To use the FIRE program all you need to have installed on your computer is fire.py (the FIRE program) and Python. There are also some optional features of FIRE that require additional installations. BUT if you do not use these optional features you do not need to install these

to produce pictorial views of the alignment, you need to install Gnuplot, the Python Gnuplot library (and dependencies like numpy and scipy). The program uses Gnuplot is imported into the program to produce a FIRE plot for the alignment. For information on downloading and using Python and Gnuplot on various operating systems, you will need to visit the relevant websites. It's fairly easy on Apple and Linux distributions and definitely possible on Windows.
to produces the actual sequence alignment, you must have installed the Biopython module

The fire.py program file is available at Scott Hazelhurst's webpage http://dept.ee.wits.ac.za/~scott/fire. The program is coded in Python and therefore requires that the Python software is installed on your operating system (Linux, Windows or Apple).

Run the program from the command line using the appropriate Linux/Unix or Windows convention.

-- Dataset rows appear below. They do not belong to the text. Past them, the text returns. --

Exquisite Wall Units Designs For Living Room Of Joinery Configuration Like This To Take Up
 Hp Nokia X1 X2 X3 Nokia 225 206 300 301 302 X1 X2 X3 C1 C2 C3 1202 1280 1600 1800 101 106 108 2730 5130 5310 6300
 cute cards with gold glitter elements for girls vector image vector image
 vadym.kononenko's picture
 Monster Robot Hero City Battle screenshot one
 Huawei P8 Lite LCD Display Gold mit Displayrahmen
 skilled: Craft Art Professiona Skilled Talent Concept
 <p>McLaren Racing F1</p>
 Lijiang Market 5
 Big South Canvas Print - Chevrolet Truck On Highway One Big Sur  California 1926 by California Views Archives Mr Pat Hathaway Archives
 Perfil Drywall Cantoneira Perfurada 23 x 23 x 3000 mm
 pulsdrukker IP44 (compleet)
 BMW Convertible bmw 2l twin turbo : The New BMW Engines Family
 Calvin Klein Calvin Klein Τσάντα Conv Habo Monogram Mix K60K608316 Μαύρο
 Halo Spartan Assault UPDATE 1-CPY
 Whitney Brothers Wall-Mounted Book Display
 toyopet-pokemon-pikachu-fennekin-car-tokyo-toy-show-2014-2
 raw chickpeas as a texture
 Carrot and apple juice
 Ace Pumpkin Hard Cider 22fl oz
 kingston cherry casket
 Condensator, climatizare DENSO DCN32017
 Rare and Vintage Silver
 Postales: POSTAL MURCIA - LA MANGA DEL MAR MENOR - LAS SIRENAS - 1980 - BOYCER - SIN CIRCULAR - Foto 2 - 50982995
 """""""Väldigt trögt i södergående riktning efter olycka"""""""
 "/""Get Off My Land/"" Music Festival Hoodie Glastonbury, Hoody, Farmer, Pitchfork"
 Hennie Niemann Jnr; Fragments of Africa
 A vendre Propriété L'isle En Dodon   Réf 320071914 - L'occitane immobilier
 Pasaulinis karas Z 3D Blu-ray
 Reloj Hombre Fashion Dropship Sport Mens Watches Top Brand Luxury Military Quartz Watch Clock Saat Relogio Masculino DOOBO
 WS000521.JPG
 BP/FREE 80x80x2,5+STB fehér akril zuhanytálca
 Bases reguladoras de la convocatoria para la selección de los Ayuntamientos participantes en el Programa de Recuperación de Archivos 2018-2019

For example, to run it in a Unix-like operating system, you would say:

python fire.py file1 file2

where file1 and file2 are the input files.

The input files should be plain text files (not Word or RTF). FIRE assumes that the omega values are in one of the columns (see below for the options for specifying which column it's in).

FIRE produces the following output

a raw and normalised score of the optimal alignment
optionally, a histogram showing the quality of the alignment
optionally, a plot of the alignment of the two files (requires Gnuplot).

The x-axis shows the position of the codons in the two aligned sequences. The y-axis shows the percentage similarity.
optionally, an alignment of the sequences (requires biopython to be installed)

Options

(Note there have been some changes from an earlier version of the program. There is one change of substance: we have separate gap open and extension penalties. A superficial but important change is that the options have been changed so that FIRE can run without reliance on any external libraries. Before, you could switch off graphical ouptput if you wanted. Now, you have to opt-in -- this means that the program will run without any reliance on gnuplot.)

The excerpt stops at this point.